- _Brief 1_
Identify every line in the records that contains the word "farthest" and copy each of those lines.

- _Supplied text_
start
Women in the Work Force: Female CEO’s
The glass ceiling is a phrase first introduced in the 1980’s, and is a metaphor for the transparent barrier that blocks women and minorities from progressing upward in the corporate world in order to obtain management and executive positions. In 1995, the Glass Ceiling Commission confirmed the presence of these barriers between women and high-level positions in a study that showed only 3 to 5 percent of senior management positions in Fortune 500 companies were held by women (Winter, 2013). Following the study, the commission shared the numerous blockades that women and minorities face in their fight for top-level positions. These blockages were described as societal, governmental, internal business, and business structural barriers (Johns, 2013, p.2). In addition, societal issues were also associated with opportunity and achievement, preconception and bias, and gender differences (p.2). Though times have progressed, the glass ceiling still has a major presence in the workforce and greatly affects the stunted growth of women CEO’s. With that being said, women are not being promoted to executive positions in part because they do not have access to the same opportunities as their male counterparts and therefor are at a disadvantage from the beginning of their careers when it comes to reaching high-level positions.
end
- _Data rows_
start
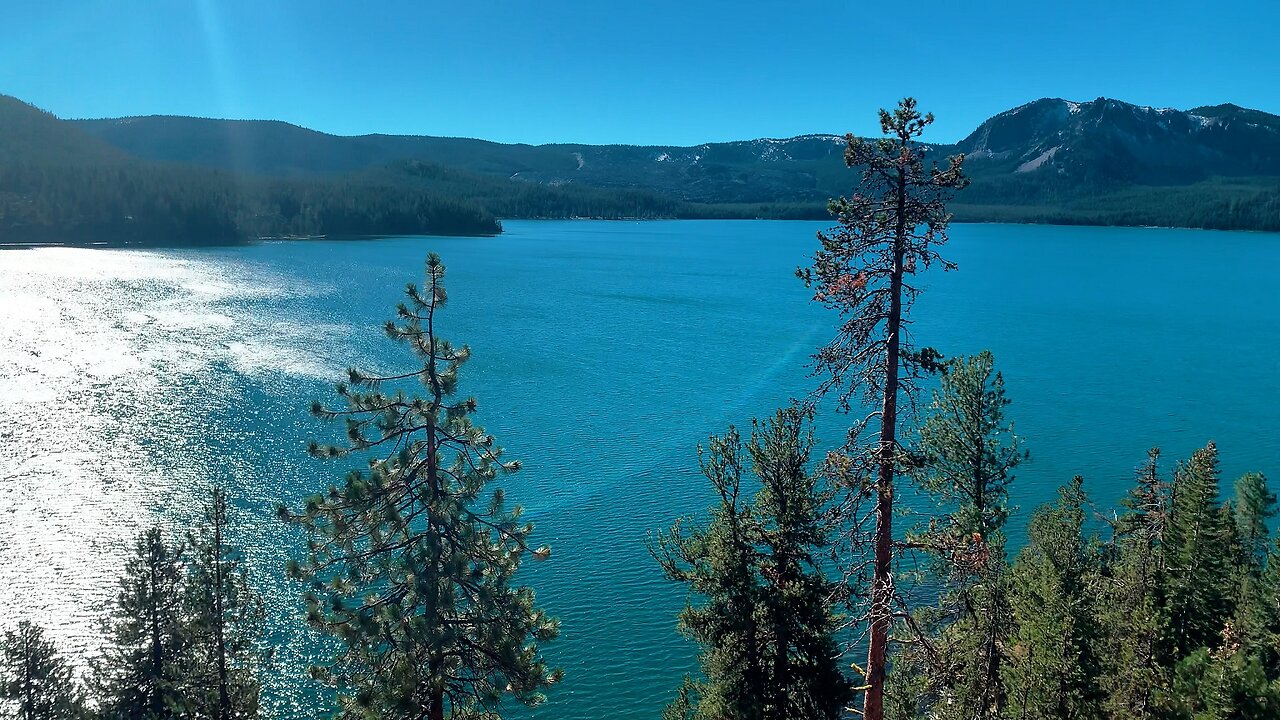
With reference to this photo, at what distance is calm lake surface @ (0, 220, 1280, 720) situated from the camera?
28781 millimetres

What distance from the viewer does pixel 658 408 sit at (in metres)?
51.0

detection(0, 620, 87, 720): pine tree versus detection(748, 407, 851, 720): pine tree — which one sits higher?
detection(748, 407, 851, 720): pine tree

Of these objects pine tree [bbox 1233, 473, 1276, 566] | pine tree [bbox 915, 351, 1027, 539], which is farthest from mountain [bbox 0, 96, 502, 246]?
pine tree [bbox 1233, 473, 1276, 566]

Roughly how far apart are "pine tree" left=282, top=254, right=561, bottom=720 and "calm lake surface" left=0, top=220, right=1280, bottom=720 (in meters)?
12.7

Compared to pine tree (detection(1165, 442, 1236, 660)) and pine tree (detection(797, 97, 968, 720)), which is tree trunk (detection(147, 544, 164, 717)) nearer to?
pine tree (detection(797, 97, 968, 720))

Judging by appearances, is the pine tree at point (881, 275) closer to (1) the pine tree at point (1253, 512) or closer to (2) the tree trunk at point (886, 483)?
(2) the tree trunk at point (886, 483)

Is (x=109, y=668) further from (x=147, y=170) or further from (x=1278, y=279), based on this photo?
(x=147, y=170)

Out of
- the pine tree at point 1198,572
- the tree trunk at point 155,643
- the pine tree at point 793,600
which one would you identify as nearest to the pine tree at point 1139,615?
the pine tree at point 1198,572

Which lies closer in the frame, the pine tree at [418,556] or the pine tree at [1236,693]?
the pine tree at [418,556]

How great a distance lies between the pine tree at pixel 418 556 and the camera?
11062 mm

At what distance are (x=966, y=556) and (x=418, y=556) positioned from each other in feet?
24.2

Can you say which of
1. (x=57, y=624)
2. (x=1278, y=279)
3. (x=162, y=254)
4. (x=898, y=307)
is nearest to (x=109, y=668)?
(x=57, y=624)

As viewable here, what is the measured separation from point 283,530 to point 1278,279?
14876 cm

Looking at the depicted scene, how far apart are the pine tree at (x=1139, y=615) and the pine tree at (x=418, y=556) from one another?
12.4m
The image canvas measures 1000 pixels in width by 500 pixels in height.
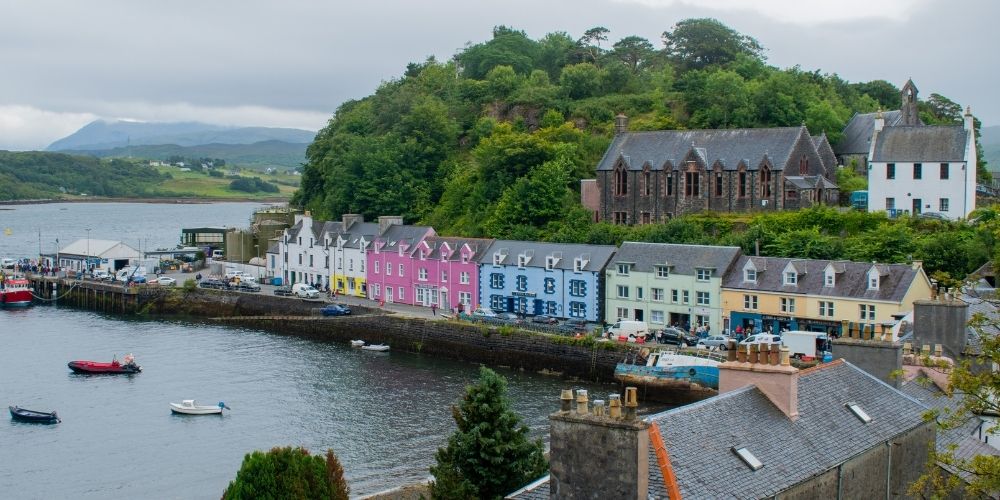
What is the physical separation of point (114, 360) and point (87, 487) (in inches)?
839

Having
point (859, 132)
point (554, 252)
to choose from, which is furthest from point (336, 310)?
point (859, 132)

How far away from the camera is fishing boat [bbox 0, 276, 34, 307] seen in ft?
279

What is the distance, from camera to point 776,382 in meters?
20.8

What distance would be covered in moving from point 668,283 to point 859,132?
95.9 ft

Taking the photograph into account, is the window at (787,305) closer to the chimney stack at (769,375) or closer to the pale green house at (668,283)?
the pale green house at (668,283)

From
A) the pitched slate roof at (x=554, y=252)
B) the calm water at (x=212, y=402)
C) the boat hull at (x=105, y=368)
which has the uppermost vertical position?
the pitched slate roof at (x=554, y=252)

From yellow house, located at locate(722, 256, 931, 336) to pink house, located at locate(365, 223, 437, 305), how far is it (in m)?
23.8

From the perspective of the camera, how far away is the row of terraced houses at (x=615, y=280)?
52.1 metres

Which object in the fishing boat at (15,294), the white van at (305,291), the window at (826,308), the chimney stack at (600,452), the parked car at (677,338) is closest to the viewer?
the chimney stack at (600,452)

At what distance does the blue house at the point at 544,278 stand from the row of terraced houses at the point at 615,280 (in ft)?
0.19

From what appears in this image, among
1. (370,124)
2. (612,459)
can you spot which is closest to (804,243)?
(612,459)

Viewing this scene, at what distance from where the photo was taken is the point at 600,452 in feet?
54.7

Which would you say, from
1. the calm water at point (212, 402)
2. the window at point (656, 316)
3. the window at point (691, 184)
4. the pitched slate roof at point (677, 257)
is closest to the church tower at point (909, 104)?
the window at point (691, 184)

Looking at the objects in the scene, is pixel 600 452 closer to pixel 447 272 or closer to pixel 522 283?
pixel 522 283
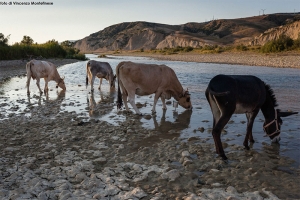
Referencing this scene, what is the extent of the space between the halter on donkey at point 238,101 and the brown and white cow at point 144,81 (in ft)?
13.3

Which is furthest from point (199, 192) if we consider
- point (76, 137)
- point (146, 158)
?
point (76, 137)

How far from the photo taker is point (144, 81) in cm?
1012

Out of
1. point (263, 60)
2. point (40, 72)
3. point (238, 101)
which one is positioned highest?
point (263, 60)

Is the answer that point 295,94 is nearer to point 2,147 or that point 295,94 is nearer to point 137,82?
point 137,82

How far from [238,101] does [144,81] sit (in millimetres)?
4521

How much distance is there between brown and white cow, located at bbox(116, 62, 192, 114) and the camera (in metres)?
9.98

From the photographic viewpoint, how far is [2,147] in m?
6.49

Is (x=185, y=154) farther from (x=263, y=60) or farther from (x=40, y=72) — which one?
(x=263, y=60)

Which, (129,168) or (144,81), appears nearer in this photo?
(129,168)

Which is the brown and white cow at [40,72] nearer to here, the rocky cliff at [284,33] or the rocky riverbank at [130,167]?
the rocky riverbank at [130,167]

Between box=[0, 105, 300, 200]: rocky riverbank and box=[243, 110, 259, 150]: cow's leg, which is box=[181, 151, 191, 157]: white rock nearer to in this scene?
box=[0, 105, 300, 200]: rocky riverbank

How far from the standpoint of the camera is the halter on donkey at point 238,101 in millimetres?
5922

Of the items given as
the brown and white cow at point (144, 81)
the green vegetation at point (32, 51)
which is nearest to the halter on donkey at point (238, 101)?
the brown and white cow at point (144, 81)

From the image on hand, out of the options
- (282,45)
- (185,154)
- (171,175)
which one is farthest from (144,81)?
(282,45)
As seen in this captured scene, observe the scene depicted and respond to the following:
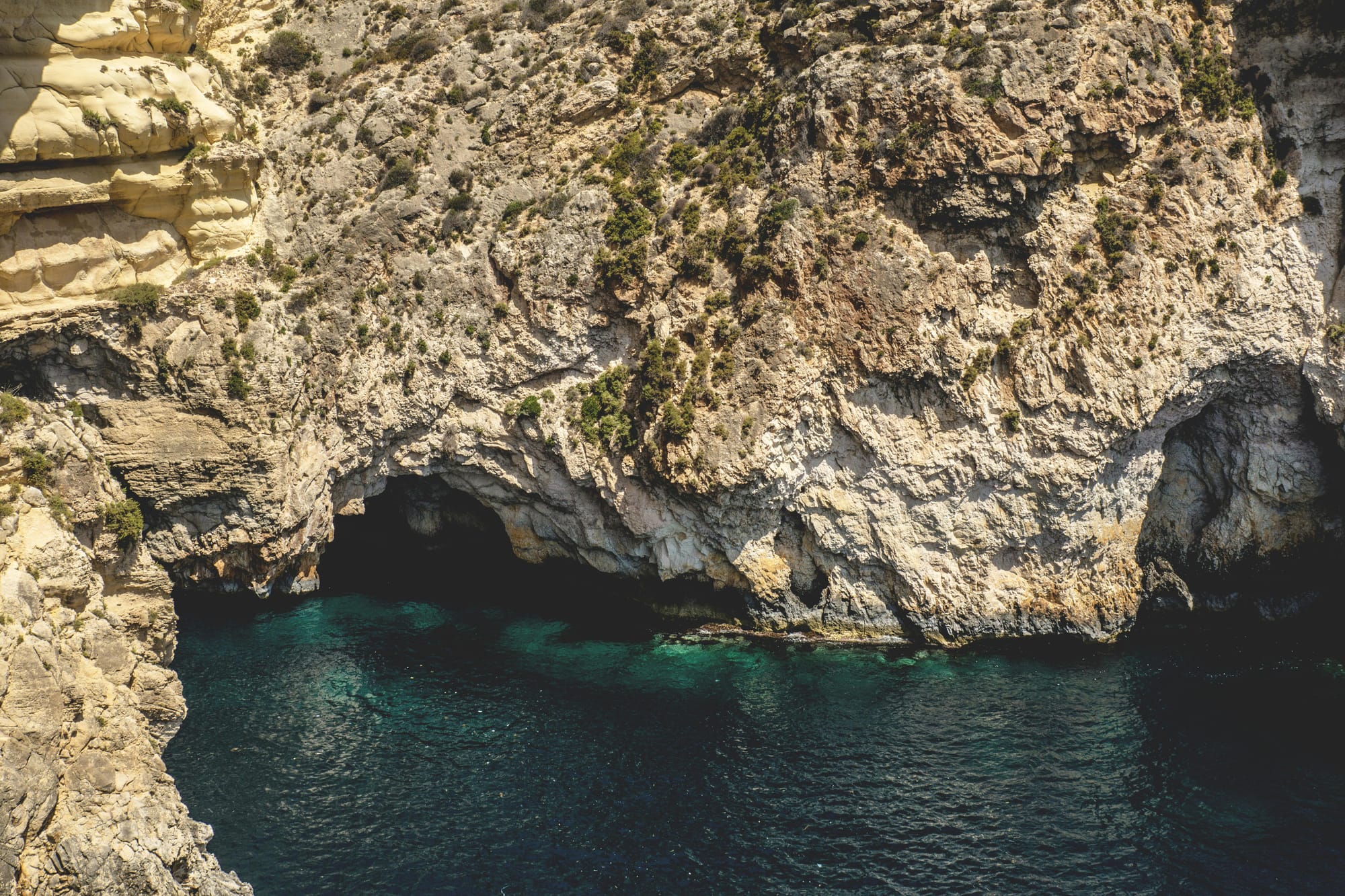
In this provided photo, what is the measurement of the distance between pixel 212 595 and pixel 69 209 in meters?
19.4

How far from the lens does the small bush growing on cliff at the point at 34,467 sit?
27875mm

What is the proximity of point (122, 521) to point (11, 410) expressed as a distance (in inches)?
185

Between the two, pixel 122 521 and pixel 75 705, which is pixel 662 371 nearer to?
pixel 122 521

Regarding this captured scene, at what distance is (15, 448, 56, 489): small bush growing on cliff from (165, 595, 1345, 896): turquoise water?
11771 mm

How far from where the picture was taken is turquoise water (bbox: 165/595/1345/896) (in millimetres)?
29703

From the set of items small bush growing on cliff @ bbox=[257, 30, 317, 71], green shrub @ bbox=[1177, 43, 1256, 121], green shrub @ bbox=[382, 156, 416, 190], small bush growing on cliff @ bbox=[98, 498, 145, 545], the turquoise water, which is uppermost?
small bush growing on cliff @ bbox=[257, 30, 317, 71]

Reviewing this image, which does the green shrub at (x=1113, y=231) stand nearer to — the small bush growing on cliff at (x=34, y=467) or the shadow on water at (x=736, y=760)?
the shadow on water at (x=736, y=760)

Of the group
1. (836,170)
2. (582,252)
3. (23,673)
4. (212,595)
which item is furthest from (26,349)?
(836,170)

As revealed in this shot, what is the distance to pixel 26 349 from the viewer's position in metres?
end
- _Brief 2_
Answer these questions using the text on female CEOs:
(a) In which decade was the phrase "glass ceiling" first introduced?
(b) What share of senior management positions in Fortune 500 companies did the 1995 study find were held by women?
(c) Into which four kinds of barriers did the commission sort the blockages women and minorities face?

- _Exercise output 1_
Of these objects pine tree [bbox 1233, 473, 1276, 566] | pine tree [bbox 915, 351, 1027, 539], which is farthest from mountain [bbox 0, 96, 502, 246]?
which one is farthest from (144,81)?

- _Exercise output 2_
(a) The 1980s.
(b) Only 3 to 5 percent.
(c) Societal, governmental, internal business, and business structural barriers.